MySite/People/Ulysses-S-Grant

I could also change my URL’s to lower case…MySite/People/ulysses-s-grant…though I’m leaning towards not going that route. But what about characters, like periods?

MySite/People/Ulysses-S.-Grant

What about accents and other special punctuation marks?:

MySite/People/José-Martí

What about parentheses, like this?:

MySite/World/Georgia-(country)

And if I change my URL’s, I’m also going to have to forward visitors from the old URL’s to the new URL’s.

I’m thinking of covering all my bases by looking for a script that accepts all URL’s that 1) match the characters in my database, 2) regardless of whether multiple words are separated by -, _, %20 or (space). Thus, any of the following URL’s would default to the database value (Ulysses-S.-Grant):

Ulysses-S.-Grant
Ulysses_S._Grant
Ulysses S. Grant
ulysses-s-grant

Wikipedia has a similar function. If you read an article about “Some Person” and replace the URL Some_Person with Some Person or some_person, it will default to Some_Person.

One other problem I have to deal with: I don’t want my statistics to show 101 hits for This-URL, 13 hits for This_URL, 6 hits for this-url, etc. I only want to know how many visitors made it to This-URL.

Does anyone have any general advice? I’m leaning towards hyphens with first letters upper case and limited special characters (e.g. MySite/People/Ulysses-S.Grant and MySite/World/Georgia-(Country)). However, I’m not sure how to deal with accents and might simply replace People/José-Martí with People/Jose-Marti.

Thanks for any tips.

I typically only use numbers, lower-case letters, and dashes. Anything else has the potential to become too confusing to read off verbally. Or, with special characters, they might not always render properly if copying and pasting them somewhere.

Periods are a definite no-no. Those are only used to signify file extensions.

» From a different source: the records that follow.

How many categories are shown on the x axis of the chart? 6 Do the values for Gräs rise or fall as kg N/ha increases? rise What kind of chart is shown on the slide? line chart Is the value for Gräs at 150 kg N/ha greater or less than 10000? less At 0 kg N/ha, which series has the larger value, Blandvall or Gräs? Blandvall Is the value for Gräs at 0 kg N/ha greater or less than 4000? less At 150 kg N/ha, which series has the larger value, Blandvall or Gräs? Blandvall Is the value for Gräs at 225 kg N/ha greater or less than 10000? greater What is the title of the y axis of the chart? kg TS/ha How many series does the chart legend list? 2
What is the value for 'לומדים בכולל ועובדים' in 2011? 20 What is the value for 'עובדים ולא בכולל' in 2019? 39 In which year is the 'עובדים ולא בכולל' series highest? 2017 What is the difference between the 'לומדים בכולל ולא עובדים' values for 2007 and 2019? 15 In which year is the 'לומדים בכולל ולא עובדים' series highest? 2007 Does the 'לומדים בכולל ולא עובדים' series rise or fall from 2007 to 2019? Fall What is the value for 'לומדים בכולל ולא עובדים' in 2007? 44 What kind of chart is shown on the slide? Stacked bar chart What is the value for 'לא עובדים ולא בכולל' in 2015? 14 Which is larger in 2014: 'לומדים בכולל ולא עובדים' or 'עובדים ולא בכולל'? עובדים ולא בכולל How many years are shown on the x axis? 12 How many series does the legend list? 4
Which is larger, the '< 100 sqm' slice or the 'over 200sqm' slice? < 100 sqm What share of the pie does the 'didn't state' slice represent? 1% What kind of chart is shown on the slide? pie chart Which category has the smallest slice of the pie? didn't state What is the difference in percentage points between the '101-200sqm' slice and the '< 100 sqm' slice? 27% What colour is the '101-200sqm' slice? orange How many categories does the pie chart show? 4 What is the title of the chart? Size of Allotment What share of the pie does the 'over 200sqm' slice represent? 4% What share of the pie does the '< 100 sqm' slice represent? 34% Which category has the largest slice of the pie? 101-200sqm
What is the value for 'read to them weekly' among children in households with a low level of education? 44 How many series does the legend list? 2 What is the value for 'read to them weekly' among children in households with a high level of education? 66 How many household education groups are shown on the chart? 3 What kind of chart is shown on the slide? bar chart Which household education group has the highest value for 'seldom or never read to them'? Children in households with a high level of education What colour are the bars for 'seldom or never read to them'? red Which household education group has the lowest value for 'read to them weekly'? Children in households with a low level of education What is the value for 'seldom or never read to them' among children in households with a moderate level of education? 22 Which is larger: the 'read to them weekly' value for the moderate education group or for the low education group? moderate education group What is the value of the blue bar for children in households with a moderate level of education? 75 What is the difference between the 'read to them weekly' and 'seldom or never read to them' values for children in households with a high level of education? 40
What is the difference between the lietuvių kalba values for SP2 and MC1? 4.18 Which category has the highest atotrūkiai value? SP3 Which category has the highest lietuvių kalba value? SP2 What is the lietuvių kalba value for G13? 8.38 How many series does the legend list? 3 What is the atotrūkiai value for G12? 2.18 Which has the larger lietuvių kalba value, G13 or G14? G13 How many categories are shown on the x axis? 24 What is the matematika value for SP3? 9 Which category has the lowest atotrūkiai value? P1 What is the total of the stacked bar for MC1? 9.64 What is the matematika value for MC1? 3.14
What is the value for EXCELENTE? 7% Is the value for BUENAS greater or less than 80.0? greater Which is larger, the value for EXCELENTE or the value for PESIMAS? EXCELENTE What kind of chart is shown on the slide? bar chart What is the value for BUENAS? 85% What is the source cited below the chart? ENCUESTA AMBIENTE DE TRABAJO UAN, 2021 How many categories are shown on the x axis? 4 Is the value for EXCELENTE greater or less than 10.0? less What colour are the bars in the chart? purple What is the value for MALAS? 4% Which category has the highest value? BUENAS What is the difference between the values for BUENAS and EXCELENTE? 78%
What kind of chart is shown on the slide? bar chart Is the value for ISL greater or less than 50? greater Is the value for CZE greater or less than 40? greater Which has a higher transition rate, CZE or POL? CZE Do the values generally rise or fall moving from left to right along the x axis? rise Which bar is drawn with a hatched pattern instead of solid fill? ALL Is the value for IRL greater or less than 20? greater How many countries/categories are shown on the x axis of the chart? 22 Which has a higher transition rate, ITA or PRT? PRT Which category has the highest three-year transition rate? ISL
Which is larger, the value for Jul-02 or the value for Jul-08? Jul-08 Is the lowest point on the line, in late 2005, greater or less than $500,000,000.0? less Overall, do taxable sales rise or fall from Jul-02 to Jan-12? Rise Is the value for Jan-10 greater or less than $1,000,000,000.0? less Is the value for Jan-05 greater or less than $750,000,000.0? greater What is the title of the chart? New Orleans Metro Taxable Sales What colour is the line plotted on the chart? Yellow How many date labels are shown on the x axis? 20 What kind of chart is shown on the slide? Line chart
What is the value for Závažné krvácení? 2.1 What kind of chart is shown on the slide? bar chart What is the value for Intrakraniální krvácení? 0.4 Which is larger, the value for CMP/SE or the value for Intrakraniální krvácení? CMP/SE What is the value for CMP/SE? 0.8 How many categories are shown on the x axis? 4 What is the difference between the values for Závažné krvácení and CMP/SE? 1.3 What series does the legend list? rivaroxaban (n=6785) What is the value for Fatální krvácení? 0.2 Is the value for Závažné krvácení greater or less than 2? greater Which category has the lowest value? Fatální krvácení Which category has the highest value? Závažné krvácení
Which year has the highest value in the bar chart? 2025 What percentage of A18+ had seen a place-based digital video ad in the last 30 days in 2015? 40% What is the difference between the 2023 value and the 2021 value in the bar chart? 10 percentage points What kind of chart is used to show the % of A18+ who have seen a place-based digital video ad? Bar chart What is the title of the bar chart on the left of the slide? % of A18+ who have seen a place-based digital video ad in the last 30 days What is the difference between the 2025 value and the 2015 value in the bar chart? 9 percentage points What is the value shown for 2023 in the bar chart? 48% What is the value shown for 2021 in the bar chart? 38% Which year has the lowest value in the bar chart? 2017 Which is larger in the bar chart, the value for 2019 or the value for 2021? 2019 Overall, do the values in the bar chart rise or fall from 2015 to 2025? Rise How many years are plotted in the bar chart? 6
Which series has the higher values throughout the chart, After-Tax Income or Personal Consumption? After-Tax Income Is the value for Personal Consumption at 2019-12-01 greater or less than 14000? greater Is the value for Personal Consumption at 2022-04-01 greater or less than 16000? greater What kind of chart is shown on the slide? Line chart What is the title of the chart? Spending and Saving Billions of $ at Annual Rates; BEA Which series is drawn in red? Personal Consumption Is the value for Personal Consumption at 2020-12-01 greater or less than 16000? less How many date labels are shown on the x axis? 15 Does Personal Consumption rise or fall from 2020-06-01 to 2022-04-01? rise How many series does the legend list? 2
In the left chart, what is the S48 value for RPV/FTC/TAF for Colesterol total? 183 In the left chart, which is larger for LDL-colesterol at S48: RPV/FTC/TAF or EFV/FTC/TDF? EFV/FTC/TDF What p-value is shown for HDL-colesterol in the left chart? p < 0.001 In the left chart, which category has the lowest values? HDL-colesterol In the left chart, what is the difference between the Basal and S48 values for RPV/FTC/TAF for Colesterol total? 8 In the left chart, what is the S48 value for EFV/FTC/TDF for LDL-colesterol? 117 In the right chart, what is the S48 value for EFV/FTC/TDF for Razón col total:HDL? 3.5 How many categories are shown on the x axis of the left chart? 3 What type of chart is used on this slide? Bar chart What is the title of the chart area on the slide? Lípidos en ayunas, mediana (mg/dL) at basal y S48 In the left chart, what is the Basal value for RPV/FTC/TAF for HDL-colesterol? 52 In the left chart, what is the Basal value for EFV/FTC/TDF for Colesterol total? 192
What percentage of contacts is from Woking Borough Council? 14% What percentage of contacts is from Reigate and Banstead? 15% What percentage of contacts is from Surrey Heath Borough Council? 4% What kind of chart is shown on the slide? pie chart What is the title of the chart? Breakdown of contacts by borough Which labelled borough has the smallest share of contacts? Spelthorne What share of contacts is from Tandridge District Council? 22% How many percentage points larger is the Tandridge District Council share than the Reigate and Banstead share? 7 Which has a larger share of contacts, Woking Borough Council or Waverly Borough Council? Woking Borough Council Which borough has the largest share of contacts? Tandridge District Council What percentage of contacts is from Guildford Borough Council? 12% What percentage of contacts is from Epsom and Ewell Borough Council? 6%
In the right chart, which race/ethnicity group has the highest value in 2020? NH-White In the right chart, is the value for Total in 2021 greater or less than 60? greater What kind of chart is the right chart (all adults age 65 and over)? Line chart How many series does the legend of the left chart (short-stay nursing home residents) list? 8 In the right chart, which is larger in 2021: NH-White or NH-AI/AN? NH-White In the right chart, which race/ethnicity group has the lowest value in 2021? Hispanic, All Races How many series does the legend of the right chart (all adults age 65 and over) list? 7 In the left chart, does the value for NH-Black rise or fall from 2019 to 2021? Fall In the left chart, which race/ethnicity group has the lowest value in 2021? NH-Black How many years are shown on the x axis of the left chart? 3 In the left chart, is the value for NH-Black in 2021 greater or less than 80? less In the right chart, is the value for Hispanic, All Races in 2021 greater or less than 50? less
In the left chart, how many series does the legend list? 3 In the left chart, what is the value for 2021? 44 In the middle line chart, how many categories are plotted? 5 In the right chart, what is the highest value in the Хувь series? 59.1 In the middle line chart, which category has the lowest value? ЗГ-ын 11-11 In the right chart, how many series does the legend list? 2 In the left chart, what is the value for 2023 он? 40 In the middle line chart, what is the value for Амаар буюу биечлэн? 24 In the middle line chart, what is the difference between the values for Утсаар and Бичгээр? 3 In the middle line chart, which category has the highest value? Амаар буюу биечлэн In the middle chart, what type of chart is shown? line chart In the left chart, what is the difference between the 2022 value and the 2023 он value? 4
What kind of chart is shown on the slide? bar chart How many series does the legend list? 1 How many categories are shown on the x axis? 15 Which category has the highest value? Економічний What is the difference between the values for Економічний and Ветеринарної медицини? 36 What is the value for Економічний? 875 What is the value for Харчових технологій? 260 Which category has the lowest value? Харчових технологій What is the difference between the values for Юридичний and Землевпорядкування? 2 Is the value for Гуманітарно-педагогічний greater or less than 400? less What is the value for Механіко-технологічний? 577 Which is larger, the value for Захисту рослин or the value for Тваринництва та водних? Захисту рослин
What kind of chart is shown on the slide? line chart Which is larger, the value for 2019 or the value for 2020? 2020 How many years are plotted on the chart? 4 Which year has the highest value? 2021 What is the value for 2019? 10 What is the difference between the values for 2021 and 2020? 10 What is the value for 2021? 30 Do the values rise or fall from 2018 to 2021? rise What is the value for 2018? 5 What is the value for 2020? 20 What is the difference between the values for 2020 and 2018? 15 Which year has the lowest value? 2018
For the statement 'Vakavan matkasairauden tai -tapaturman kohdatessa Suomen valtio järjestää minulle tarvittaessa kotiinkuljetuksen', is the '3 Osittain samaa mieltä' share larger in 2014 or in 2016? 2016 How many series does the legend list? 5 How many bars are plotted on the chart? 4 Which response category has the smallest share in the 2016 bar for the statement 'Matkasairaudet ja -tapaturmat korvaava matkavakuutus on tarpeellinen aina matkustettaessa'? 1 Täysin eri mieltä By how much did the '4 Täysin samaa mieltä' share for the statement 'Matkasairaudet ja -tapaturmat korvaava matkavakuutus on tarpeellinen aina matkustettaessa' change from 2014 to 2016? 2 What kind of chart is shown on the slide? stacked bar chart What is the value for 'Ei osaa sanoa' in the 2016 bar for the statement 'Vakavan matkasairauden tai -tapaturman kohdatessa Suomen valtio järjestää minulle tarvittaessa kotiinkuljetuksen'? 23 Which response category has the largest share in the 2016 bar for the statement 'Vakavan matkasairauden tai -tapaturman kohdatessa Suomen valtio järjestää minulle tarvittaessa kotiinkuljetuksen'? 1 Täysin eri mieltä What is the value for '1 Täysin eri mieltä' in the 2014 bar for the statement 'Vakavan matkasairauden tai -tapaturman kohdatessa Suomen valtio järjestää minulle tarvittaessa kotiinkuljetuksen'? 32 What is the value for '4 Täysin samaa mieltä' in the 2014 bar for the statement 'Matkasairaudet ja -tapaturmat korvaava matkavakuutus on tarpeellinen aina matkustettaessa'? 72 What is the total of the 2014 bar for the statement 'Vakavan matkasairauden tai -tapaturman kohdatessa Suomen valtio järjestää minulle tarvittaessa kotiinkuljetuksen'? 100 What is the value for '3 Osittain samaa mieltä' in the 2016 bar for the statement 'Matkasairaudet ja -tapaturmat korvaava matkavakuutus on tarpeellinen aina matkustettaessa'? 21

I would second the advice to only use lower case letters, numbers and dashes. Underscores are confusing, brackets may have to be % encoded, case-sensitive URLs are just plain evil, and full stops should only be used for delineating file extensions. Apostrophes can be confusing but one of their biggest problems comes when word processors and other fancy software autocorrects them to curly quotes, breaking the URL. And none of it is necessary, it just puts barriers in the way of potential users, and that reduces the number of people who will successfully get to the page they wanted.

In terms of making sure that your hits track each page correctly in aggregate, the best way to do that is to set redirect rules in .htaccess to force the URL to lower case. Then even if your filenames are not case sensitive, you will get all the hits counted against the lower case format.

Wow, great tips! It sounds like the consensus is that lower case is best, so I guess I need to bite the bullet and go make that change, too. On the positive side, my URL’s will be WordPress-friendly, if I decide to go that route. I thought periods were reserved for extensions, though Wikipedia uses them in URL’s. Sounds like Wikipedia’s doing everything wrong! :wink:

I especially appreciate the tip about modifying my .htaccess file. That’s a huge help.

Hmmmm…With my makeover, my URL’s will look like this: mysite/People/ulysses-s-grant

It’s probably a stupid question, but should I change the second segment (the section name - People, in this case) to lower case, too? I guess it would be kind of weird to have a lower case URL with a single capital letter in the middle.

Yes, you should make your whole URL case-insensitive, but then using all lower case looks neater.